Dataset Method Loss Avg./Max. EER
MNIST Original 0.319 0.130 / 0.271
One-shot 0.213 0.145 / 0.201
Aggressive 0.181 0.031 / 0.071
Conservative 0.180 0.021 / 0.039
Original 0.767 0.589 / 1.314
One-shot 0.512 0.313 / 0.545
Aggressive 0.506 0.237 / 0.585
Conservative 0.498 0.217 / 0.562
UTKFace Original 1.292 0.626 / 1.231
One-shot 0.975 0.184 / 0.294
Aggressive 0.966 0.162 / 0.393
Conservative 0.956 0.160 / 0.400
AdultCensus Original 0.284 0.133 / 0.215
One-shot 0.270 0.133 / 0.215
Aggressive 0.264 0.133 / 0.217
Conservative 0.264 0.133 / 0.217
Table 9: Slice Tuner methods comparison on the 4 datasets where the initial slice sizes follow an exponential distribution as shown in Table 10.

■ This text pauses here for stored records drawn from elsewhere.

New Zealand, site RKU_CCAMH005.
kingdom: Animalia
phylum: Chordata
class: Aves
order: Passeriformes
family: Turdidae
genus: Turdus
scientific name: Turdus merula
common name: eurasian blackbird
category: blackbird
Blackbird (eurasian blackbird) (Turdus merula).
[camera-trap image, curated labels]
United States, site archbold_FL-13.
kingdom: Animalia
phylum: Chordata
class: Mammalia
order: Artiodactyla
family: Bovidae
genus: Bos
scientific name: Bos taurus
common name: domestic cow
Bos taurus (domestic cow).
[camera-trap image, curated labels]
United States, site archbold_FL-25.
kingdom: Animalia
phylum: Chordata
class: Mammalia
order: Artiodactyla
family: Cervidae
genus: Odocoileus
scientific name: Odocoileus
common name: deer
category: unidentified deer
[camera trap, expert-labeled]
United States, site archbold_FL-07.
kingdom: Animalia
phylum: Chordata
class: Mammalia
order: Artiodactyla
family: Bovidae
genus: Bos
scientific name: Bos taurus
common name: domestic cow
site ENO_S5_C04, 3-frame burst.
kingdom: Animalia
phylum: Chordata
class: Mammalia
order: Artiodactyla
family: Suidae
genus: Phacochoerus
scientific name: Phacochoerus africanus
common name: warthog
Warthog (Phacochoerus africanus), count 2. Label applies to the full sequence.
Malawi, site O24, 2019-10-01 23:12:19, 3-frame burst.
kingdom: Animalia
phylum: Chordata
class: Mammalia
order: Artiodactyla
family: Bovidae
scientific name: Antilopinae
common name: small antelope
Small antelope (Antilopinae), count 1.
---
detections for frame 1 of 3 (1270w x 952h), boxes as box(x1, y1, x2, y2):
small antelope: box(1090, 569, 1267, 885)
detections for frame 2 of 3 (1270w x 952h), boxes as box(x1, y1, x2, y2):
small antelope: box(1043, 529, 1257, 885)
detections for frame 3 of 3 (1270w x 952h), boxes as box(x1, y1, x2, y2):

Dataset Method 0 1 2 3 4 5 6 7 8 9 # iterations
Original 232 240 250 261 275 292 314 346 396 500 n/a
One-shot 436 179 3248 207 664 903 178 531 0 1654 1
Aggressive 200 74 1602 1737 396 617 61 558 965 1760 3
Conservative 170 51 1666 1604 641 780 47 951 790 1300 5
Original 189 200 212 226 244 268 300 346 424 600 n/a
One-shot 525 208 940 404 682 278 2370 223 263 107 1
Aggressive 635 132 1274 450 1275 218 1873 89 54 0 3
Conservative 769 114 1250 409 1266 196 1859 82 54 0 4
Original 62 71 83 100 125 166 250 500 - - n/a
One-shot 849 930 485 511 276 325 0 0 - - 1
Aggressive 913 971 458 489 242 301 0 0 - - 3
Conservative 933 976 463 495 214 297 0 0 - - 4
Original 75 86 106 150 - - - - - - n/a
One-shot 0 0 0 200 - - - - - - 1
Aggressive 0 0 66 134 - - - - - - 2
Conservative 0 0 66 134 - - - - - - 2
Table 10: Selective data collection results for the experiments in Table 9 where slices are listed numbered from 0 up to 9 (the ordering is not important), and their initial sizes follow an exponential distribution. The Original row contains the initial number of examples for each slice while the other rows show the additional number of examples collected.